As the cost of this product is expensive it should only be considered for large enterprises. There will also be a need to hire technical people, and this may also involve a training cost.
There has to be a cost-benefit. It can be done as a single solution, but the solution itself has to be huge.
You also need to make the best use of the solution. If you are processing millions of transactions, that would describe an adequate use. You need to calculate the solution costs against the work it is designed to do, otherwise, it becomes a cost overhead. Certainly, for a single application, it would be a waste of money.
I would rate OpenShift Container Platform a nine out of ten.

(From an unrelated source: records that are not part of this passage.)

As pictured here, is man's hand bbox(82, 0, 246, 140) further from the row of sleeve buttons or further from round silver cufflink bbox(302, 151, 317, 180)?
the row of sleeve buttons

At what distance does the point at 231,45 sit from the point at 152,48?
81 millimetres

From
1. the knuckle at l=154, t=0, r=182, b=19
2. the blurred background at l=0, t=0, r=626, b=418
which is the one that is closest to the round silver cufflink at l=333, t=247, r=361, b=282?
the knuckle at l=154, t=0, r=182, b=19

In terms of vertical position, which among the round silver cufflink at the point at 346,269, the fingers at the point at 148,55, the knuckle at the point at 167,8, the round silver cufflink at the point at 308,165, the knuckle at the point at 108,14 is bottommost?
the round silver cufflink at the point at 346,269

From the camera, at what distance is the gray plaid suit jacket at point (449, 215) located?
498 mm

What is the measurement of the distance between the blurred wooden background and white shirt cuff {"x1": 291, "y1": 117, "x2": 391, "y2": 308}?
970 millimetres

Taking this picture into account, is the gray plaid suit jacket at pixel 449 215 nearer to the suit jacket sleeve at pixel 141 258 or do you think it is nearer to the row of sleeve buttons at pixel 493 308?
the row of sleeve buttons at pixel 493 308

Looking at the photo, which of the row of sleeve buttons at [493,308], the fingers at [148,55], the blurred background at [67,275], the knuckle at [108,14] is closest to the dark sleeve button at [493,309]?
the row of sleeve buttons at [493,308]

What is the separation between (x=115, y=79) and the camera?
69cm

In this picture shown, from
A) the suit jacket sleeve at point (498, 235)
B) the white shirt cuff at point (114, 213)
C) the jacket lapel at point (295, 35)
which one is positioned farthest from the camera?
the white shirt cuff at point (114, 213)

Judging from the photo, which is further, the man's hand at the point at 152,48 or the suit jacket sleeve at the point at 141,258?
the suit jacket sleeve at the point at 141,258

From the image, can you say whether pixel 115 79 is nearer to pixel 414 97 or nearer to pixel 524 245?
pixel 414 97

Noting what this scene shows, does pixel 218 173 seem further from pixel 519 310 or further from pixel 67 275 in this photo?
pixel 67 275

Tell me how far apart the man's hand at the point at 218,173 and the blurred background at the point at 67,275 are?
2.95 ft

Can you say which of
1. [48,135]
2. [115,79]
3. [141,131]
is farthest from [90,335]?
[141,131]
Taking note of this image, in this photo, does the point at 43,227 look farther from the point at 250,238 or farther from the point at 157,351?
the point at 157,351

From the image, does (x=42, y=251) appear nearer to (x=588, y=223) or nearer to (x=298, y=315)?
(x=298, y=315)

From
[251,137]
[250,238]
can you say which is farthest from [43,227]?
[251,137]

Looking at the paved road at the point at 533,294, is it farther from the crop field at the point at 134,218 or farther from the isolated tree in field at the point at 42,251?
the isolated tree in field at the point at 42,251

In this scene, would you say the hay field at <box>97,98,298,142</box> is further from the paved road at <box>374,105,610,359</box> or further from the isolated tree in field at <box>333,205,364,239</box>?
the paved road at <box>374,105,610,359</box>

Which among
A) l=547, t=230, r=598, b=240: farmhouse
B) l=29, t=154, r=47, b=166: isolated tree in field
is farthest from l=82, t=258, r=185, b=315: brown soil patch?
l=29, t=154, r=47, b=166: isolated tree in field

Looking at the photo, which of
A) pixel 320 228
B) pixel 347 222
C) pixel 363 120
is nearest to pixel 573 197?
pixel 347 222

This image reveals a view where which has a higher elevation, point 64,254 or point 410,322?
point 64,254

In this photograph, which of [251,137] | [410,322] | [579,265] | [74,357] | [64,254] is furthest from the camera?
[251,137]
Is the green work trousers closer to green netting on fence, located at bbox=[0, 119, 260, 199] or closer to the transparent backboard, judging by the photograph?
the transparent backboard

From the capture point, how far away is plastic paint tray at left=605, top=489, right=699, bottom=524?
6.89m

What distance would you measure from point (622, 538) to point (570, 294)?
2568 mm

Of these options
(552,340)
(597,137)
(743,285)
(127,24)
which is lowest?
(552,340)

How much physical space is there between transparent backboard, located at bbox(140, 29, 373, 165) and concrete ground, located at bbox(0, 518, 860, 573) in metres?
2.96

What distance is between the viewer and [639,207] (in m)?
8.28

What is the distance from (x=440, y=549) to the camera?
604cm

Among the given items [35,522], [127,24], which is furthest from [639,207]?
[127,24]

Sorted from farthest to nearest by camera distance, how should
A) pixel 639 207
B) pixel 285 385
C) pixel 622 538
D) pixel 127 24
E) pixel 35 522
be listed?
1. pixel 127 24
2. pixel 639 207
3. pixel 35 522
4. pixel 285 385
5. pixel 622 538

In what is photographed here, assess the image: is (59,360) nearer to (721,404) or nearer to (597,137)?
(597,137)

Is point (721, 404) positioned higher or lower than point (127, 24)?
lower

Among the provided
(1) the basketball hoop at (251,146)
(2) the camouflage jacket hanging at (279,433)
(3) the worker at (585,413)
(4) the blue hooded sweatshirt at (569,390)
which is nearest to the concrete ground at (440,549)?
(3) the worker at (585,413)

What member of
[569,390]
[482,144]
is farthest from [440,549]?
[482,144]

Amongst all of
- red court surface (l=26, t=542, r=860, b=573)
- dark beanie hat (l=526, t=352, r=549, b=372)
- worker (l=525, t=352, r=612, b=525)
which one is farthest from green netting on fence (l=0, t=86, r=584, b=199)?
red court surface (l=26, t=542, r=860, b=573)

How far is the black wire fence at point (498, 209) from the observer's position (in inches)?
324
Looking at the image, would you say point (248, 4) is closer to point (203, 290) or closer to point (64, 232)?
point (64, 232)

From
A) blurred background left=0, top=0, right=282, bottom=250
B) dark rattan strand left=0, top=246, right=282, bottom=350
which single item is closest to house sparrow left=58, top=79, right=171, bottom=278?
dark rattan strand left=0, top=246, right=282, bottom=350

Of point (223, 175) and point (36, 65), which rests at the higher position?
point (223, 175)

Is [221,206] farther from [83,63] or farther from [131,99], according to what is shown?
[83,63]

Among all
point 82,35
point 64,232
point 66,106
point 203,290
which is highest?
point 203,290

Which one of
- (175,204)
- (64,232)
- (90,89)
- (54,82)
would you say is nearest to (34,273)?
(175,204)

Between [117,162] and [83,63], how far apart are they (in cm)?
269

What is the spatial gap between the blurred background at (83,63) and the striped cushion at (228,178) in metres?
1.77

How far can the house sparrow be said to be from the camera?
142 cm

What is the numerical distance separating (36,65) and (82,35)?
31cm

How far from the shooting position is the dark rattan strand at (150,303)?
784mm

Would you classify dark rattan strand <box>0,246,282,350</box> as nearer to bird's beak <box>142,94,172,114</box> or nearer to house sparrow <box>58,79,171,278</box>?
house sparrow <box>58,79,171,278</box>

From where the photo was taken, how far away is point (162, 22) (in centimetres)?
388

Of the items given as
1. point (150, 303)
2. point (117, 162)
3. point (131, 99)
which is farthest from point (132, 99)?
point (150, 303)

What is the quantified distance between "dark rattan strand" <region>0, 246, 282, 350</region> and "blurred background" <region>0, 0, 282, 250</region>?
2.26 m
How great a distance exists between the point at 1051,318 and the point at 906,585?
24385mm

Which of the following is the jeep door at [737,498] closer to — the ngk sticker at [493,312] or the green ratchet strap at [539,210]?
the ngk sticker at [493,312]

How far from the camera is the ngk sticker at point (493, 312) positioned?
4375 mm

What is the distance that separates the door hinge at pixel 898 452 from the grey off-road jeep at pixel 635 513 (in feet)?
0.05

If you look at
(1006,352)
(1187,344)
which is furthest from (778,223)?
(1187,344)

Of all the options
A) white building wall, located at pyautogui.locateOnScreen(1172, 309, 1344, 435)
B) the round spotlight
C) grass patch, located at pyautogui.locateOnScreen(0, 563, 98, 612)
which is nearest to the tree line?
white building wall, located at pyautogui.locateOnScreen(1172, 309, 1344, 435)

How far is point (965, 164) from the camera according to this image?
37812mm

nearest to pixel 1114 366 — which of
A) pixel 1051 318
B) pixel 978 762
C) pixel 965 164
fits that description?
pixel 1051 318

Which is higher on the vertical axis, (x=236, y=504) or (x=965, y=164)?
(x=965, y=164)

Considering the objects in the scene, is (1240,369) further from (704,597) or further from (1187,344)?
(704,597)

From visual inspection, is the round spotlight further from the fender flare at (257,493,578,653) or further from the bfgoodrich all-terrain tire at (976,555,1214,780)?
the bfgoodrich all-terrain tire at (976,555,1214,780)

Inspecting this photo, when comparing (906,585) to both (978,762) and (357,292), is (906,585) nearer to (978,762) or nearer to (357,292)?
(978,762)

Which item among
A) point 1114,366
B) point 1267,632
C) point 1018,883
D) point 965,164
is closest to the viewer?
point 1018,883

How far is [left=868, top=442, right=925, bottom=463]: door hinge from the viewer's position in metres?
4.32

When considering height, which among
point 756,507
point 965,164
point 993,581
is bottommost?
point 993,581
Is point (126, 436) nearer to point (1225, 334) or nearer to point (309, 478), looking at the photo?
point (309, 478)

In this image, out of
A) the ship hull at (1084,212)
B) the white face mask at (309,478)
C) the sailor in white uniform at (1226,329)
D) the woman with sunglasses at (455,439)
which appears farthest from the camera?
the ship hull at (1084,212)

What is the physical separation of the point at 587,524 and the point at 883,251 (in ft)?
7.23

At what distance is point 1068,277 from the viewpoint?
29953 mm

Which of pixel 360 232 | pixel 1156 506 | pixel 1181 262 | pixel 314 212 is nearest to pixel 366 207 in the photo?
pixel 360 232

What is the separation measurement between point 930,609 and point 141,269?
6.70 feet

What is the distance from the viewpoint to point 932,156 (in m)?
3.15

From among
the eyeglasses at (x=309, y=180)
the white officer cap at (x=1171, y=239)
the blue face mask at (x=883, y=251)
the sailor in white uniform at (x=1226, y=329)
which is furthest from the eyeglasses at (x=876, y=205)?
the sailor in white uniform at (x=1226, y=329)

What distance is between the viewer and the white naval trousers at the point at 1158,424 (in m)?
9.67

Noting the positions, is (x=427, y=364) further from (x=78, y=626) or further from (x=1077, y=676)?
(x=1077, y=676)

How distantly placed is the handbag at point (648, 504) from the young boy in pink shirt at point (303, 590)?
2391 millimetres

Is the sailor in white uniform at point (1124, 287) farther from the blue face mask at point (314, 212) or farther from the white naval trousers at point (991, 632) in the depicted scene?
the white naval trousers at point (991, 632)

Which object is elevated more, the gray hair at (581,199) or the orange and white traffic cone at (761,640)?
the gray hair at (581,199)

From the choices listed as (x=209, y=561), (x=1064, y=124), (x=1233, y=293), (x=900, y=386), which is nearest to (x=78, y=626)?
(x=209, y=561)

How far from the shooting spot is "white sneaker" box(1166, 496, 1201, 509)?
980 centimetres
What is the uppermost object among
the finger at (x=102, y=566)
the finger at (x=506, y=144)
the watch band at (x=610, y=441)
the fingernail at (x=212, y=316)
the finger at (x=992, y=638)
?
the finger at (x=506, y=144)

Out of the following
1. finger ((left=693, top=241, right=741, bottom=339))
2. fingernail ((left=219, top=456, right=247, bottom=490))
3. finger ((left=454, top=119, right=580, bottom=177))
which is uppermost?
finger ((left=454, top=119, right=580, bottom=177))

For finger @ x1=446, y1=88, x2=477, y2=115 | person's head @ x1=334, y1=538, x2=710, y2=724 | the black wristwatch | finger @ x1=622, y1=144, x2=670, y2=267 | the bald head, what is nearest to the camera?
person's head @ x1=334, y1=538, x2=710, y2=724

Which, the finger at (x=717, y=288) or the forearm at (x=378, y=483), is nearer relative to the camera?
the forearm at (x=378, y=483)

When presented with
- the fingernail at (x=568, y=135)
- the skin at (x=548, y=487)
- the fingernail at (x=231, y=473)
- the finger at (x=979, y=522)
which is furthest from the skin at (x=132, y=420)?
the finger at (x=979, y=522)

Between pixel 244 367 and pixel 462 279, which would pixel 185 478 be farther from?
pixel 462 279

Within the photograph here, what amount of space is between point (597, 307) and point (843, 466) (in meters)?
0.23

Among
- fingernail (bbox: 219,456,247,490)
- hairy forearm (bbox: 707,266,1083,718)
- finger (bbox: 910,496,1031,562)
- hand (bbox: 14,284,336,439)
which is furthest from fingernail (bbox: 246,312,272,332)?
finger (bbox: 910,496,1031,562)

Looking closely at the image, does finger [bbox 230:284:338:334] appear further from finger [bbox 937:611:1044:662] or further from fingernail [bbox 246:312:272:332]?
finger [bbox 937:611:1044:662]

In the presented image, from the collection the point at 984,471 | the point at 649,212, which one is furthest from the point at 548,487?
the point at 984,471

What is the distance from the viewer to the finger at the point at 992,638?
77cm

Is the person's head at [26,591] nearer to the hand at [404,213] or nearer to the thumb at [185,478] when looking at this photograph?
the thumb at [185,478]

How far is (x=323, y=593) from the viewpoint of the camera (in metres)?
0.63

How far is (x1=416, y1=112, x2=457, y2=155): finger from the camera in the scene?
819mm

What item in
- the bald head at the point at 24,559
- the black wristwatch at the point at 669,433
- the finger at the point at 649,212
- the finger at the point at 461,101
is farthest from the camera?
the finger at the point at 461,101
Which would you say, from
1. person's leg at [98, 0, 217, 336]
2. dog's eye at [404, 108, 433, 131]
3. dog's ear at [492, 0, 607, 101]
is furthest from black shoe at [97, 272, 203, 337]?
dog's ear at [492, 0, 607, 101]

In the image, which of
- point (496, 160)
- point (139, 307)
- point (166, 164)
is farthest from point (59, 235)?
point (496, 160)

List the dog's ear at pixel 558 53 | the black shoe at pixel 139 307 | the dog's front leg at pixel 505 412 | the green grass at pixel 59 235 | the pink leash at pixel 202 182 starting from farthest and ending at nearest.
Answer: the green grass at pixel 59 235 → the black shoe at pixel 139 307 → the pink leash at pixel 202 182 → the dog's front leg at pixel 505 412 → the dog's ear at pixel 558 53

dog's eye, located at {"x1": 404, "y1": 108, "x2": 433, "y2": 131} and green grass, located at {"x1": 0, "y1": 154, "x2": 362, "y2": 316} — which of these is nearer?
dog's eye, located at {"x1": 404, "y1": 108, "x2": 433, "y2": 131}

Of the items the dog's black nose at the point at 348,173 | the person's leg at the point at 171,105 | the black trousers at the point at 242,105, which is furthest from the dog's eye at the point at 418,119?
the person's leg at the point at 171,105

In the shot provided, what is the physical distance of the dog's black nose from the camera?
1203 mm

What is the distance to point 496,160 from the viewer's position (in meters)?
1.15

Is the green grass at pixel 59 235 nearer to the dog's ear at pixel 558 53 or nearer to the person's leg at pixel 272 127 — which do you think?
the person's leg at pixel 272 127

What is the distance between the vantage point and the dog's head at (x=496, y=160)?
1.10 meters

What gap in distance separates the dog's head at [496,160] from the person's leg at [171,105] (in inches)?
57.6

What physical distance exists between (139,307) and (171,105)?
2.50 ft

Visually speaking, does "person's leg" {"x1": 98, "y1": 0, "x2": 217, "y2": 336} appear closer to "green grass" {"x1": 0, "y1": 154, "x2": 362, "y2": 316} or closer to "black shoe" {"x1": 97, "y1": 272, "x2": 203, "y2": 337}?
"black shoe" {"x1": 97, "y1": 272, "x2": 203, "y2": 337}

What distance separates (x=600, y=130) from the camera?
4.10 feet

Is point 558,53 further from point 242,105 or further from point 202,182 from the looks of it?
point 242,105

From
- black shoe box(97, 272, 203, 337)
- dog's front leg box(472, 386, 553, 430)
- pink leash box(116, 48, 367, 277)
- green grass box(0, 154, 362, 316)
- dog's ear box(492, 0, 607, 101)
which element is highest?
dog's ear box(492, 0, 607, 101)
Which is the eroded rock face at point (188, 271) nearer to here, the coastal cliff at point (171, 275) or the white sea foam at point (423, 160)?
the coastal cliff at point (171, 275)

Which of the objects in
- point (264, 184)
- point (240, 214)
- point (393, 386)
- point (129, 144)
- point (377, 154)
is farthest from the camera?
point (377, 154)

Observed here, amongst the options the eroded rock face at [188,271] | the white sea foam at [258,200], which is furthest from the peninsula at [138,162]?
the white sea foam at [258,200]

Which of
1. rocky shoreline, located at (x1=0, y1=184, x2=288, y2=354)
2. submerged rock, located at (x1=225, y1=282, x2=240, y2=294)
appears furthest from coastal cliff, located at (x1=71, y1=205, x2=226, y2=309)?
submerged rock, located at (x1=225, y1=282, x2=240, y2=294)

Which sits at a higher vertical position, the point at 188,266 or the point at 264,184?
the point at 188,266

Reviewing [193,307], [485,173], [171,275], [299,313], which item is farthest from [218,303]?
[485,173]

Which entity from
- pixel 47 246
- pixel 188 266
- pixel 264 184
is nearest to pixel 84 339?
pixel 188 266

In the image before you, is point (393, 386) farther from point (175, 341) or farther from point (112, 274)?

Last but not the least, considering running multiple application on OCP to maximize the cost of licenses and it the budgeting of OCP should not reside with an application team where it will hard for them to budget and run the platform and would innately require other application teams to have a separate cluster which dissolves the whole purpose of OCP.
Which deployment model are you using for this solution?
Public Cloud
If public cloud, private cloud, or hybrid cloud, which cloud provider do you use?
Disclosure: My company does not have a business relationship with this vendor other than being a customer.